Single by YBN Nahmir

from the album Visionland
- Released: June 10, 2019
- Length: 1:05
- Label: Atlantic; Art@War;
- Songwriters: Nicholas Simmons; Ashton Woodench;
- Producer: Ashton Woodench

YBN Nahmir singles chronology
| "Spunky" (2019) | "Opp Stoppa" (2019) | "Blowing Trees" (2019) |

Music video
- "Opp Stoppa" on YouTube

Remix
- Cover art of the official remix featuring 21 Savage

Music video
- "Opp Stoppa (Remix)" on YouTube

= Opp Stoppa =

2019 single by YBN Nahmir

"Opp Stoppa" is a song by American rapper YBN Nahmir, first released in June 2019. A sleeper hit, it went viral on TikTok in 2020 and was subsequently re-released on November 24, 2020. Two remixes of the song have since been released in 2021, the first featuring British-American rapper 21 Savage and the second featuring American rapper Lil Eazzyy. The song is also the lead single from YBN Nahmir's debut studio album Visionland (2021).

==Background==
In an interview with XXL in May 2021, YBN Nahmir said that "Opp Stoppa" means "Something to use against another human being. Someone that's not on your side, I guess. Like, it could be like a gun, a sword, anything." According to him, "Opp Stoppa" revolved around his life but it "really don't connect to me like that anymore." He also shouts out to Chief Keef in the song. Nahmir revealed that the song was originally a freestyle rap and composed in 2018.

The song began trending on TikTok in 2020, eventually becoming the top song of the platform.

==Remixes==
On January 22, 2021, an official remix of the song featuring 21 Savage was released following its popularity on TikTok. A second remix, which features Lil Eazzyy, was released on April 23, 2021.

==Music video==
A music video of the original song premiered on June 10, 2019, on the YouTube channel of WorldStarHipHop.
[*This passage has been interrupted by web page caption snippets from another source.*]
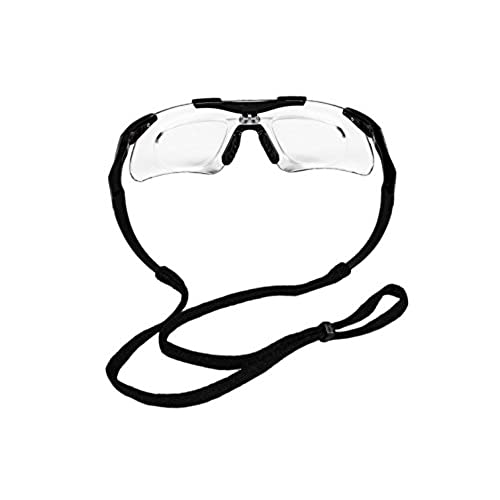 df3b5c4d6c Does not apply. Jackson Safety Glasses V60 Safeview Clear Anti-Fog Lens  with RX Insert 38503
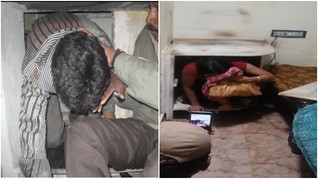 STORIES FROM THE FIELD- Odanadi's successful anti-trafficking raid in Mysore, India
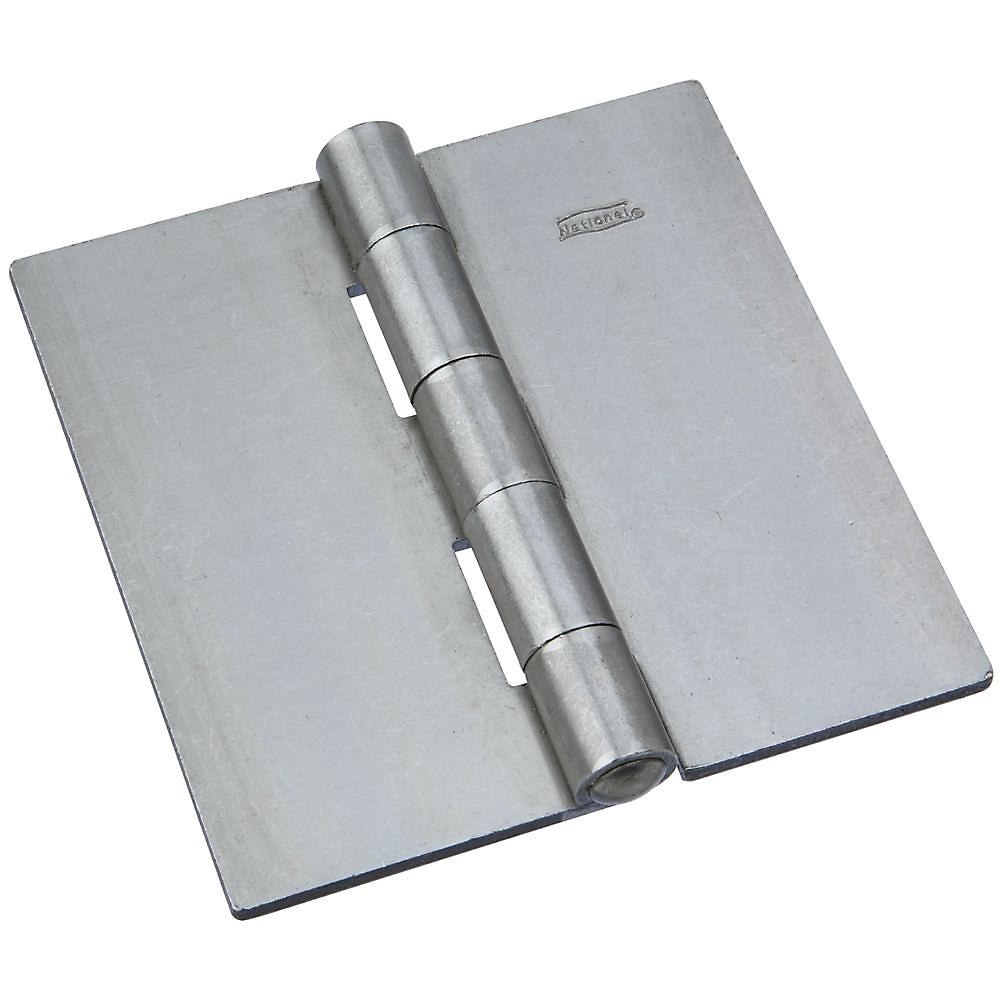 Picture of National Hardware 560BC Series N273-938 Door Hinge, 4-1/2 in W Door Leaf, 4-1/2 in H Door Leaf, Steel, Plain, 38 lb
The music video of the remix featuring 21 Savage was released on February 18, 2021. In it, YBN Nahmir throws a party in the front lawn of a house in the hood, with a card tables, box television set and an oven, from which a guest produces baked bird for the group.

==Charts==

| Chart (2021) | Peak position |
|---|---|
| Canada (Canadian Hot 100) | 72 |
| New Zealand Hot Singles (RMNZ) | 30 |
| US Billboard Hot 100 | 78 |
| US Hot R&B/Hip-Hop Songs | 29 |

==Certifications==

| Region | Certification | Certified units/sales |
| New Zealand (RMNZ) | Gold | 15,000^{‡} |
| United States (RIAA) | Platinum | 1,000,000^{‡} |
^{‡} Sales+streaming figures based on certification alone.